■ Tareas por realizar
1/ Según el texto sobre la negligencia fiscal de Brasil, ¿en qué se sustentaron las políticas macroeconómicas durante el primer mandato de Lula da Silva?
2/ Enumera todas las personas que se nombran en el texto sobre la negligencia fiscal de Brasil.
3/ Prosigue el texto sobre la negligencia fiscal de Brasil a partir de su última oración.

■ Texto de lectura
▼

La negligencia fiscal de Brasil

Algunos analistas repiten este estribillo: vistos en conjunto, los gobiernos de Itamar Franco/Fernando Henrique Cardoso y los de Luiz Inácio Lula da Silva/Dilma Rousseff serán percibidos en el futuro como una continuidad. Se dio la estabilización de la economía, se activaron las políticas sociales y se mantuvo la democracia.

Sí y no, digo yo. Es cierto que en el primer mandato de Lula da Silva las políticas macroeconómicas se sustentaron en el llamado ”tripié’’ -ley de responsabilidad fiscal, metas de inflación y tipo de cambio fluctuante- y que la crisis de 2008 se manejó razonablemente bien. Pero después, el gobierno de Lula sintió la voluntad de llevar a cabo el sueño de algunos de sus miembros.

▲

■ Muestra de datos
▼

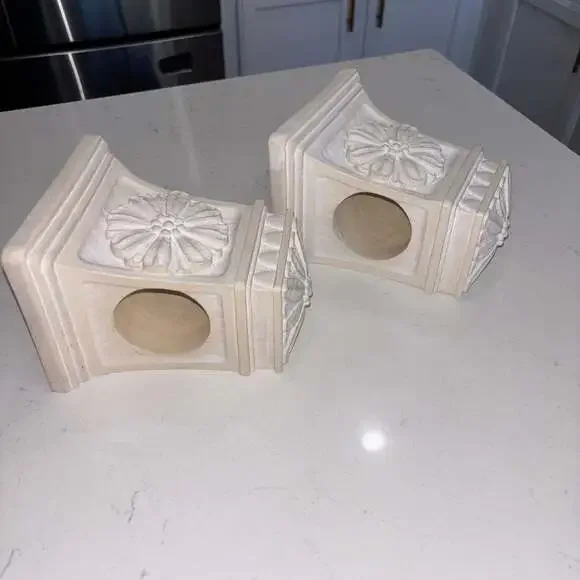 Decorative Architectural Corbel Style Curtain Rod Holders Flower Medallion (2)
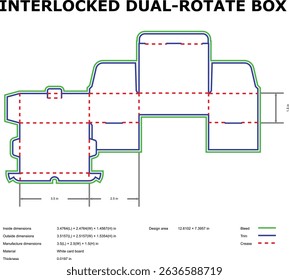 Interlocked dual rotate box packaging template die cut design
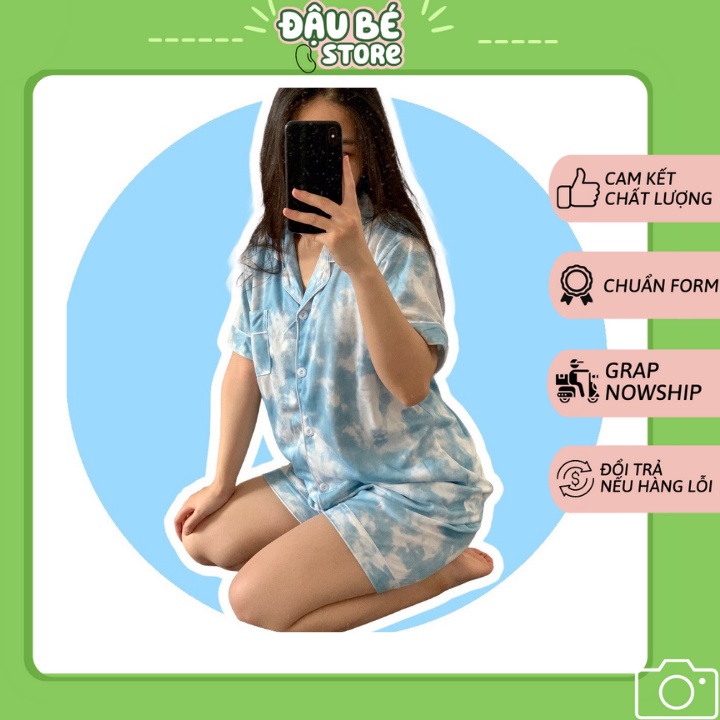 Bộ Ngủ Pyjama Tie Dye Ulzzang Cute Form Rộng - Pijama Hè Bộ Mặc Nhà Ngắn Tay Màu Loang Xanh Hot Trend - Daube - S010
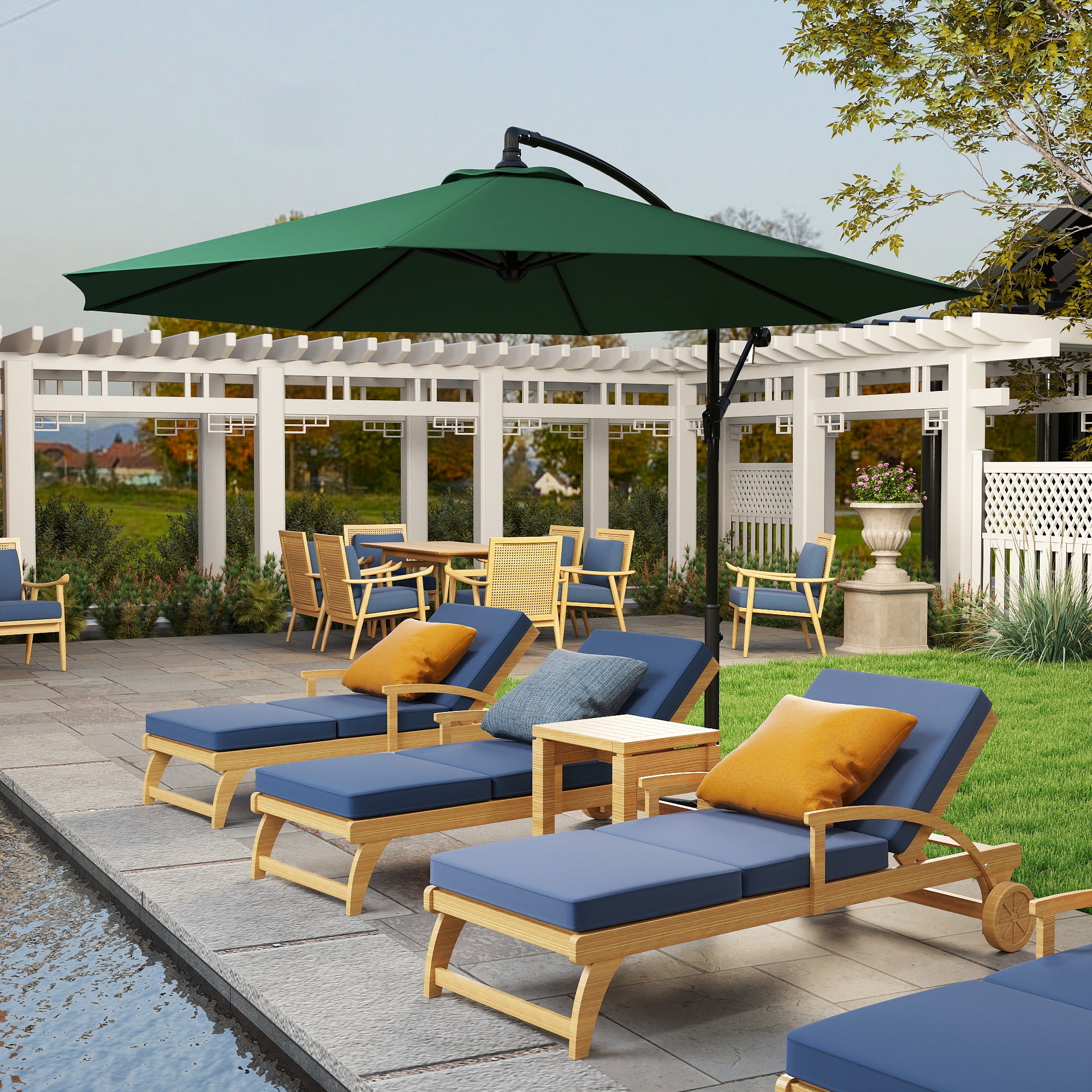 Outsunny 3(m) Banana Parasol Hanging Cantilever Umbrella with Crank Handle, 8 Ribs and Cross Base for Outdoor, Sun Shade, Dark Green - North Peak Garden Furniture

▲

■ Tareas resueltas
1/ En el llamado "tripié": ley de responsabilidad fiscal, metas de inflación y tipo de cambio fluctuante.

2/ Itamar Franco, Fernando Henrique Cardoso, Luiz Inácio Lula da Silva y Dilma Rousseff.

3/
La entonces poderosa ministra jefe de la Casa Civil de la Presidencia de la República se opuso desde luego a los economistas, incluso a los del gobierno, que querían limitar la expansión del gasto público al crecimiento del producto interno bruto (PIB). En el área fiscal, solo logramos empeorar. Al mismo tiempo, poco se hizo para sanear la maquinaria pública, infiltrada por militantes y operadores financieros, y para detener la generalización del da cá (designaciones en ministerios, empresas públicas y áreas administrativas a cambio de apoyo al gobierno y votos).

El gobierno se jacta de estar alcanzando las metas del superávit primario, es decir, el resultado de la cuenta pública antes del pago de los intereses de la deuda. Cumplir esas metas es esencial para asegurar la reducción de la deuda como proporción del PIB. Desde 2009, el gobierno se viene valiendo de expedientes para ”alcanzarlas’’, a veces inventando ingresos mediante contabilidad creativa, como fue en 2012, a veces mediante ingresos extraordinarios, como en 2014, casi siempre con el aplazamiento de egresos que van engordando los llamados saldos por pagar.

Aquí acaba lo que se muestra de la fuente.